Key words: Helicobacter pylori, immune response, lymphocyte activation, vaccine construction
Introduction
Helicobacter pylori is well established as the causative
agent of chronic gastritis. Other diseases associated with
H. pylori infection include duodenal ulcer, gastric ulcer
and gastric carcinoma. An etiological role of this organism in the development of these diseases is still unclear,
although evidence strongly supports its major role. H.
pylori infects an estimated 50 % of the worlds population, but only a small proportion of individuals develop
clinical symptoms of gastritis, peptic ulceration or gastric cancer.
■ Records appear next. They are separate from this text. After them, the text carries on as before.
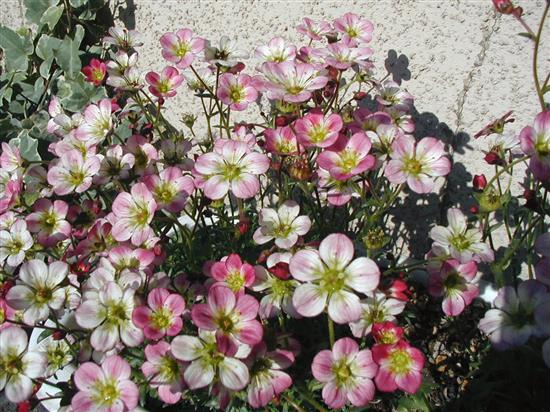 flower_P1010120a.jpg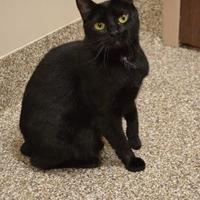 Adopt A Pet :: Payton - Elkhorn, WI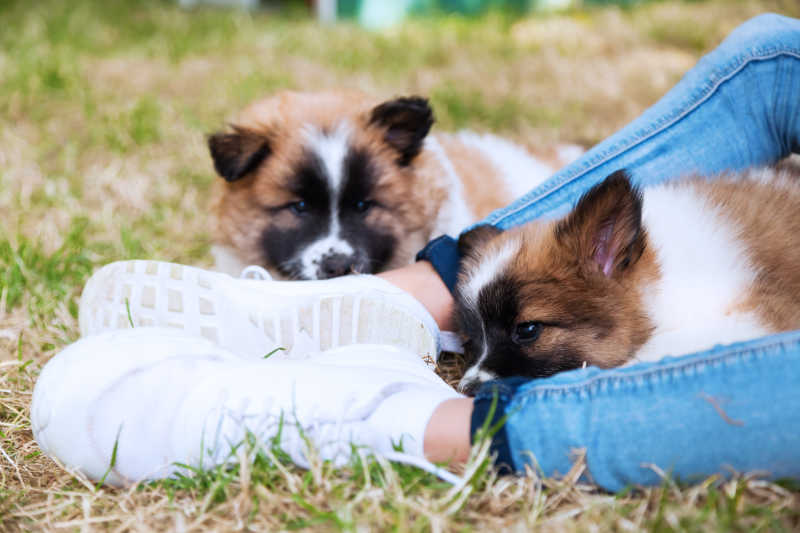 草地脚部的两只幼犬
The variations in disease presentation may
be due to factors that influence the bacterial virulence or
the host response to infection with H. pylori. The local
cellular and humoral immunity as well as non-specific
mucosal defence mechanisms have been suggested to be
involved in the pathogenesis of H. pylori-related diseases
as well (1).
Infection with Helicobacter pylori induces strong local
immune responses in the gastric mucosa of H. pylori-in-
fected hosts. It is characterized by the recruitment of neutrophils, T and B lymphocytes, plasma cells, macrophages
and dendritic cells (DCs), together with epithelial cell
damage. Gastric mucosa of H. pylori-infected individuals
contains increased concentrations of several pro-inflammatory cytokines such as interleukin (IL)-1b, IL-2, IL-6,
IL-8, IL-12 and tumour necrosis factor (TNF)-a and anti-inflammatory cytokines IL-4 and IL-10 (2). The increased
production of inflammatory cytokines in response to H.
pylori infection results in the development and recruitment of specific T lymphocytes sensitized to H. pylori antigens and B cells producing immunoglobulin (Ig)A and
IgG. Still, the immune response cannot eliminate the
bacteria, and unless antibiotic treatment is used, the infection is usually lifelong (2,3).
When considering the immunity against such a successful and adapted pathogen like H. pylori, we must
first reconsider some of the main protective forces of the
host that could damage the microorganism and prevent
*Corresponding author: Phone: +386 1 543 7493; Fax: +386 1 543 7485; E-mail: alojz.ihan@mf.uni-lj.si
A. IHAN and M. GUBINA: Immune Response to H. pylori, Food Technol. Biotechnol. 52 (2) 204209 (2014)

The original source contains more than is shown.